# Powered full range PA speaker, Amp head and monitor, combo amp??



## kw_guitarguy (Apr 29, 2008)

Hey everyone, 

**EDIT** Forgot to list my current gear:

1) Fender Telecaster with EMG's/Yamaha Pacifica 112 Stock (Tele is used 99% of the time)
2) Epiphone Electric Acoustic
3) Line6 Pod XT Live - debating whether or not to use the amp modeling or not...

I have to come up with a solution for the following issues:

1) I have no monitoring system, and I don't see one coming anytime soon (in ear or otherwise)
2) I stand right in front of the right main, next to the acoustic guy, and 2 feet behind the drummer...I can't hear a think I play
3) Our mains suck in terms of handling instruments, so I want to remove myself from the FOH system if I can
4) I was thinking of just using an amp head and one of our monitors at church
5) I may be changing churches and if I play at the place, I don't want a piece of gear that will sit at home gathering dust (hence the thought of getting an amp head, that I could use at home as well)

What I have tried:

1) Headphone amp from the DI, works fine, except for the positioning of everything, and in ears hurt my ears...
2) Roland KB amp from DI as a monitor, worked fine, keyboard player took it back...
3) Powered monitor from DI, worked fine, but was a crappy speaker

So, that being said...what say you, the experts?

~Andrew


----------



## kw_guitarguy (Apr 29, 2008)

So Paul and MilkMan have already suggested a powered PA speaker, but I am wondering, if I just look to the monitor side of things, would this be a waste of money, or good value?

http://pro-audio.musiciansfriend.com/product/Mackie-SRM-150-Compact-Active-PA-System?sku=601064

All my years doing sound, and you would think I could come up with a solution to this...but there are too many options, and the wife doesn't like me buying stuff, then a year later deciding that's not what I want to use 

Thanks!!

~Andrew


----------



## allthumbs56 (Jul 24, 2006)

I bought a used Yorkville "Mixer" amp (essentially a keyboard amp) when I used to play out with my POD. 200 watts, 15" + horn, 4 inputs including XLR. I used that amp in live environments for 5 years. After I sold the POD I always found a use for the amp (acoustic guitar, mini-pa, keys, ...). Recently I bought a Tonelab and guess what? ........ I have the perfect amp for it already.

Oh yeah ....... it cost me $200 at a local music store.


----------



## kw_guitarguy (Apr 29, 2008)

Allthumbs, thats good that you were always able to find a use for it.

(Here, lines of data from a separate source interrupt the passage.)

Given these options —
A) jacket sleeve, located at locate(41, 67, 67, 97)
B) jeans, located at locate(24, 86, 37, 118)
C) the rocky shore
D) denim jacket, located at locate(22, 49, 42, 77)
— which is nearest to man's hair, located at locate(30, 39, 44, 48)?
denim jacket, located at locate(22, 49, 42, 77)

Hi Paul, I was thinking of just using the small one for a monitor...but you're right, you can never really be too big in this respect I guess.

Any speaker size recommendations? That SRM350 was a 10" I believe...

~Andrew


----------



## Milkman (Feb 2, 2006)

I'd look at something like this


This one lays down as a floor wedge or can be pole mounted.
http://www.yorkville.com/products.asp?id=338&cat=22&type=29

or

http://www.traynoramps.com/products.asp?type=9&cat=57&id=343



Either would be great. Both are portable and loud enough for most stages.

With a modeler this is a great way to go.


----------



## Milkman (Feb 2, 2006)

Paul said:


> I've used both.....for the purpose here I think the NX25P is the better, more flexible choice. A pair of them for stereo with the POD XT Live would be killer.


I have a couple of the NX unpowered version and I love them.
http://www.yorkville.com/products.asp?type=29&cat=22&id=337

I do the Rockton Fair every year and set up a couple of arrays using around thirty of them and they're bloody fantastic. They're pretty much waterproof so when I use them as wedges at some place where they slop a lot of beer around, they can take the abuse. You wouldn't believe how much beer ends up on the floor at some shows.


----------



## kw_guitarguy (Apr 29, 2008)

Wow!!

Thanks for the feedback everyone! 

Paul, why do you recommend the Yorkville over the Traynor,or other keyboard amps?

Does anyone know what the NX25P goes for in Canada? Also, how heavy/big is it?

~Andrew


----------



## allthumbs56 (Jul 24, 2006)

That NX 25P looks like a great choice (two look even better).

My recommendation for using a keyboard amp was based on the cost/performance equation. Walk in to any music store and you'll most probably find a used Peavey or Yorkville keyboard amp for sale for a good price and they will do an impressive job.

If money is no object then I'd recommend you look at an Atomic amp, followed by a bi-amped self-contained P/A box or two (such as the Yorkville - I love Yorkville BTW). 

However, if money *is* a consideration, then I'd bet that an old KBA100 or K200 will show up in a local store or online for a hundred or so bucks.


----------



## kw_guitarguy (Apr 29, 2008)

Thanks Paul and Allthumbs...

I just looked at the pricing for the Yorkies...They are going to be a little rich for my blood a the moment. Even used they are almost $500.

Is anything on this page in the <$300 range worth looking at?

http://pro-audio.musiciansfriend.co...pro-audio?N=100001+343889&Ns=P_Price|0&rpp=20

I know lots of people in the live entertainment industry, but none seem to have any "spare" gear! Haha...

So, I can hold out for a PA cab, or go keyboard amp...

Paul, would it be worth it all to go the keyboad amp route, or would you hold out til you could get a PA cab?

Thanks again everyone!!

~Andrew


----------